ACTIONS TO TAKE:
A: According to the article about Maryland Live! Casino, what three activities does the court transcript reveal gaming industry players engaging in?
B: Copy, word for word, the part of the article about Maryland Live! Casino that runs from "That injunction only" up to and including "their children’s birthdays.".

READING TEXT:

----------

Maryland Live! Casino knows your children's birthdays (and a lot of other personal details)

You might be surprised at the things Baltimore-area casinos do to keep their high-spending customers happy — and the great lengths they’ll go to just to get them in the door.
A review of the transcript from a court proceeding at the end of August shines a bright light beyond the floors of Arundel Mills’ Maryland Live! Casino and the recently opened Horseshoe Casino Baltimore. It reveals gaming industry players tracking detailed personal information, fighting among themselves for customers and working to keep their own employees from jumping to competitors.
The transcript comes from an Aug. 29 preliminary injunction hearing in U.S. District Court for the District of Maryland in Baltimore. Maryland Live! is suing one of its former employees, alleging she took a confidential customer list and used it to try to recruit gamblers to her new employer, the Horseshoe Casino. Judge Marvin J. Garbis issued a preliminary injunction even after it was revealed that the suit was sparked by an email sent to less than two dozen people.
That injunction only came after hours of revealing testimony, though. An early line of questioning revealed just how much information Maryland Live! keeps on its best customers.
Mario Maesano, the casino’s senior vice president of marketing, testified that it keeps a limited-access electronic database on its rewards program members that includes information ranging from their names to their children’s birthdays.

----------

INFORMATION PROVIDED:

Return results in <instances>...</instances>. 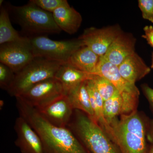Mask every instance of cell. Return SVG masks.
Returning <instances> with one entry per match:
<instances>
[{"mask_svg":"<svg viewBox=\"0 0 153 153\" xmlns=\"http://www.w3.org/2000/svg\"><path fill=\"white\" fill-rule=\"evenodd\" d=\"M86 81L71 89L66 95L67 96L73 109L85 113L91 119L95 121L94 114L86 87Z\"/></svg>","mask_w":153,"mask_h":153,"instance_id":"cell-19","label":"cell"},{"mask_svg":"<svg viewBox=\"0 0 153 153\" xmlns=\"http://www.w3.org/2000/svg\"><path fill=\"white\" fill-rule=\"evenodd\" d=\"M122 99L118 91L112 97L105 101L103 103V112L105 119L110 126L114 121L117 119L119 114H122Z\"/></svg>","mask_w":153,"mask_h":153,"instance_id":"cell-21","label":"cell"},{"mask_svg":"<svg viewBox=\"0 0 153 153\" xmlns=\"http://www.w3.org/2000/svg\"><path fill=\"white\" fill-rule=\"evenodd\" d=\"M63 63L35 57L27 65L15 74V79L7 92L17 97L37 83L54 78Z\"/></svg>","mask_w":153,"mask_h":153,"instance_id":"cell-5","label":"cell"},{"mask_svg":"<svg viewBox=\"0 0 153 153\" xmlns=\"http://www.w3.org/2000/svg\"><path fill=\"white\" fill-rule=\"evenodd\" d=\"M138 3L143 18L153 23V0H139Z\"/></svg>","mask_w":153,"mask_h":153,"instance_id":"cell-25","label":"cell"},{"mask_svg":"<svg viewBox=\"0 0 153 153\" xmlns=\"http://www.w3.org/2000/svg\"><path fill=\"white\" fill-rule=\"evenodd\" d=\"M14 129L17 134L15 145L22 153H44L40 137L24 118L19 116L15 121Z\"/></svg>","mask_w":153,"mask_h":153,"instance_id":"cell-12","label":"cell"},{"mask_svg":"<svg viewBox=\"0 0 153 153\" xmlns=\"http://www.w3.org/2000/svg\"><path fill=\"white\" fill-rule=\"evenodd\" d=\"M36 108L50 123L59 127H67L74 110L65 94Z\"/></svg>","mask_w":153,"mask_h":153,"instance_id":"cell-11","label":"cell"},{"mask_svg":"<svg viewBox=\"0 0 153 153\" xmlns=\"http://www.w3.org/2000/svg\"><path fill=\"white\" fill-rule=\"evenodd\" d=\"M118 67L122 76L132 84L148 75L151 70L135 52L126 57Z\"/></svg>","mask_w":153,"mask_h":153,"instance_id":"cell-14","label":"cell"},{"mask_svg":"<svg viewBox=\"0 0 153 153\" xmlns=\"http://www.w3.org/2000/svg\"><path fill=\"white\" fill-rule=\"evenodd\" d=\"M67 127L91 153H121L98 124L82 111L74 110Z\"/></svg>","mask_w":153,"mask_h":153,"instance_id":"cell-3","label":"cell"},{"mask_svg":"<svg viewBox=\"0 0 153 153\" xmlns=\"http://www.w3.org/2000/svg\"><path fill=\"white\" fill-rule=\"evenodd\" d=\"M94 75L79 71L68 65L62 64L55 74V78L60 82L66 95L71 89L82 82L93 79Z\"/></svg>","mask_w":153,"mask_h":153,"instance_id":"cell-16","label":"cell"},{"mask_svg":"<svg viewBox=\"0 0 153 153\" xmlns=\"http://www.w3.org/2000/svg\"><path fill=\"white\" fill-rule=\"evenodd\" d=\"M63 94L62 85L54 77L33 85L18 97L30 106L38 108Z\"/></svg>","mask_w":153,"mask_h":153,"instance_id":"cell-9","label":"cell"},{"mask_svg":"<svg viewBox=\"0 0 153 153\" xmlns=\"http://www.w3.org/2000/svg\"><path fill=\"white\" fill-rule=\"evenodd\" d=\"M14 71L2 63H0V87L7 91L15 79Z\"/></svg>","mask_w":153,"mask_h":153,"instance_id":"cell-23","label":"cell"},{"mask_svg":"<svg viewBox=\"0 0 153 153\" xmlns=\"http://www.w3.org/2000/svg\"><path fill=\"white\" fill-rule=\"evenodd\" d=\"M146 138L153 146V120L149 122L147 126Z\"/></svg>","mask_w":153,"mask_h":153,"instance_id":"cell-28","label":"cell"},{"mask_svg":"<svg viewBox=\"0 0 153 153\" xmlns=\"http://www.w3.org/2000/svg\"><path fill=\"white\" fill-rule=\"evenodd\" d=\"M122 33L118 26H110L101 29L87 28L79 36L84 46L100 57L105 55L116 38Z\"/></svg>","mask_w":153,"mask_h":153,"instance_id":"cell-10","label":"cell"},{"mask_svg":"<svg viewBox=\"0 0 153 153\" xmlns=\"http://www.w3.org/2000/svg\"><path fill=\"white\" fill-rule=\"evenodd\" d=\"M145 34L142 36V38L146 39L148 44L153 48V27L150 26H145L143 28Z\"/></svg>","mask_w":153,"mask_h":153,"instance_id":"cell-26","label":"cell"},{"mask_svg":"<svg viewBox=\"0 0 153 153\" xmlns=\"http://www.w3.org/2000/svg\"><path fill=\"white\" fill-rule=\"evenodd\" d=\"M19 116L38 134L44 153H91L68 127H59L47 121L38 110L16 97Z\"/></svg>","mask_w":153,"mask_h":153,"instance_id":"cell-1","label":"cell"},{"mask_svg":"<svg viewBox=\"0 0 153 153\" xmlns=\"http://www.w3.org/2000/svg\"><path fill=\"white\" fill-rule=\"evenodd\" d=\"M110 126L113 142L121 153H149L146 127L136 110L121 115L120 119L114 121Z\"/></svg>","mask_w":153,"mask_h":153,"instance_id":"cell-2","label":"cell"},{"mask_svg":"<svg viewBox=\"0 0 153 153\" xmlns=\"http://www.w3.org/2000/svg\"><path fill=\"white\" fill-rule=\"evenodd\" d=\"M44 10L53 13L58 8L69 4L66 0H31L30 1Z\"/></svg>","mask_w":153,"mask_h":153,"instance_id":"cell-24","label":"cell"},{"mask_svg":"<svg viewBox=\"0 0 153 153\" xmlns=\"http://www.w3.org/2000/svg\"><path fill=\"white\" fill-rule=\"evenodd\" d=\"M86 87L96 122L98 124L113 142L112 128L107 123L104 117L103 112L104 101L97 91L92 79H88L86 81Z\"/></svg>","mask_w":153,"mask_h":153,"instance_id":"cell-18","label":"cell"},{"mask_svg":"<svg viewBox=\"0 0 153 153\" xmlns=\"http://www.w3.org/2000/svg\"><path fill=\"white\" fill-rule=\"evenodd\" d=\"M35 58L29 38L25 41L6 43L0 47V62L8 66L15 74Z\"/></svg>","mask_w":153,"mask_h":153,"instance_id":"cell-8","label":"cell"},{"mask_svg":"<svg viewBox=\"0 0 153 153\" xmlns=\"http://www.w3.org/2000/svg\"><path fill=\"white\" fill-rule=\"evenodd\" d=\"M7 9L28 38L61 32L54 21L52 13L42 10L30 1L25 5H11Z\"/></svg>","mask_w":153,"mask_h":153,"instance_id":"cell-4","label":"cell"},{"mask_svg":"<svg viewBox=\"0 0 153 153\" xmlns=\"http://www.w3.org/2000/svg\"><path fill=\"white\" fill-rule=\"evenodd\" d=\"M149 153H153V146L152 145L149 150Z\"/></svg>","mask_w":153,"mask_h":153,"instance_id":"cell-29","label":"cell"},{"mask_svg":"<svg viewBox=\"0 0 153 153\" xmlns=\"http://www.w3.org/2000/svg\"><path fill=\"white\" fill-rule=\"evenodd\" d=\"M151 68H153V52H152V63H151Z\"/></svg>","mask_w":153,"mask_h":153,"instance_id":"cell-30","label":"cell"},{"mask_svg":"<svg viewBox=\"0 0 153 153\" xmlns=\"http://www.w3.org/2000/svg\"><path fill=\"white\" fill-rule=\"evenodd\" d=\"M100 56L85 46L74 52L66 63L79 71L94 75Z\"/></svg>","mask_w":153,"mask_h":153,"instance_id":"cell-17","label":"cell"},{"mask_svg":"<svg viewBox=\"0 0 153 153\" xmlns=\"http://www.w3.org/2000/svg\"><path fill=\"white\" fill-rule=\"evenodd\" d=\"M94 75L106 78L114 85L122 99V114H128L135 110L138 101L139 91L135 84H131L124 79L120 73L118 66L100 57Z\"/></svg>","mask_w":153,"mask_h":153,"instance_id":"cell-7","label":"cell"},{"mask_svg":"<svg viewBox=\"0 0 153 153\" xmlns=\"http://www.w3.org/2000/svg\"><path fill=\"white\" fill-rule=\"evenodd\" d=\"M144 94L148 100L150 105L153 111V89L147 84H144L142 86Z\"/></svg>","mask_w":153,"mask_h":153,"instance_id":"cell-27","label":"cell"},{"mask_svg":"<svg viewBox=\"0 0 153 153\" xmlns=\"http://www.w3.org/2000/svg\"><path fill=\"white\" fill-rule=\"evenodd\" d=\"M92 79L104 102L112 97L118 91L114 85L104 77L94 75Z\"/></svg>","mask_w":153,"mask_h":153,"instance_id":"cell-22","label":"cell"},{"mask_svg":"<svg viewBox=\"0 0 153 153\" xmlns=\"http://www.w3.org/2000/svg\"><path fill=\"white\" fill-rule=\"evenodd\" d=\"M54 21L61 31L70 35L77 32L81 26V15L69 4L58 8L52 13Z\"/></svg>","mask_w":153,"mask_h":153,"instance_id":"cell-15","label":"cell"},{"mask_svg":"<svg viewBox=\"0 0 153 153\" xmlns=\"http://www.w3.org/2000/svg\"><path fill=\"white\" fill-rule=\"evenodd\" d=\"M136 40L131 34L122 32L113 41L104 56L105 60L119 66L135 52Z\"/></svg>","mask_w":153,"mask_h":153,"instance_id":"cell-13","label":"cell"},{"mask_svg":"<svg viewBox=\"0 0 153 153\" xmlns=\"http://www.w3.org/2000/svg\"><path fill=\"white\" fill-rule=\"evenodd\" d=\"M28 37L20 35L12 24L7 9L1 6L0 9V44L25 41Z\"/></svg>","mask_w":153,"mask_h":153,"instance_id":"cell-20","label":"cell"},{"mask_svg":"<svg viewBox=\"0 0 153 153\" xmlns=\"http://www.w3.org/2000/svg\"><path fill=\"white\" fill-rule=\"evenodd\" d=\"M35 57H40L65 64L74 52L84 47L81 40L57 41L44 36L29 38Z\"/></svg>","mask_w":153,"mask_h":153,"instance_id":"cell-6","label":"cell"}]
</instances>
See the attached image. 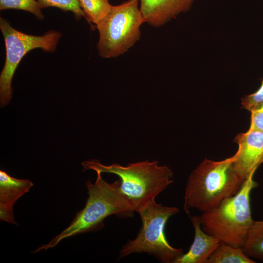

----------

SOLUTION LIST:
A:
- Tracking detailed personal information
- Fighting among themselves for customers
- Working to keep their own employees from jumping to competitors

B:
That injunction only came after hours of revealing testimony, though. An early line of questioning revealed just how much information Maryland Live! keeps on its best customers.
Mario Maesano, the casino’s senior vice president of marketing, testified that it keeps a limited-access electronic database on its rewards program members that includes information ranging from their names to their children’s birthdays.